Уверен, что из-за этого достаточно много советских полководцев не хотели испортить отношения с Хрулёвым жалобами на него Сталину – пусть уж лучше солдаты голодные посидят, ведь в генеральском понимании им всё равно подыхать. А Мехлис не воровал и ворованным не пользовался, он Хрулёву ничего не был должен, и посему если видел, что солдатам чего-то недодают, то немедленно жаловался Сталину, а тот «давал по ушам» Хрулёву и остальным интендантам. И это в лучшем случае, поскольку Ю. Рубцов пишет:
«За такими телеграммами следовали и оргвыводы. В частности, пострадал начальник тыла соседнего, Северо-Западного фронта генерал Н.А. Кузнецов. Под нажимом Мехлиса он был приговорён к расстрелу, который, правда, заменили разжалованием в рядовые. Можно сказать, легко отделался».
Согласимся, что легко, но одновременно согласимся и с тем, что у Хрулёва и его людей было за что ненавидеть Мехлиса.

* _Исходный материал_
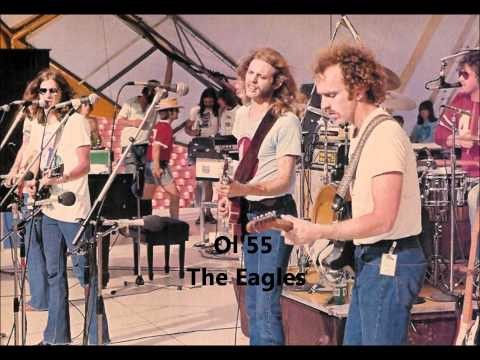 Eagles » Ol'55  -The Eagles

* _Что сделать_
Напишите, что могло бы идти дальше в отрывке о Мехлисе и Хрулёве, начав сразу после его последней фразы.

* _Ответ_
Вообще-то если посмотреть на Мехлиса в принципе, то он, похоже, органически не терпел несправедливости. Ю. Рубцов приводит такие факты:
«На Волховском фронте, например, он вступился за бывшего командира полка Колесова, безосновательно привлеченного к партийной ответственности. А по ходатайству главного хирурга фронта профессора А.А. Вишневского добился ордена для майора медслужбы Берковского, которого незаслуженно обходили наградами. На Западном фронте он активно способствовал восстановлению в прежней должности заместителя командира 91-й гвардейской стрелковой дивизии по тылу подполковника интендантской службы И.В. Щукина.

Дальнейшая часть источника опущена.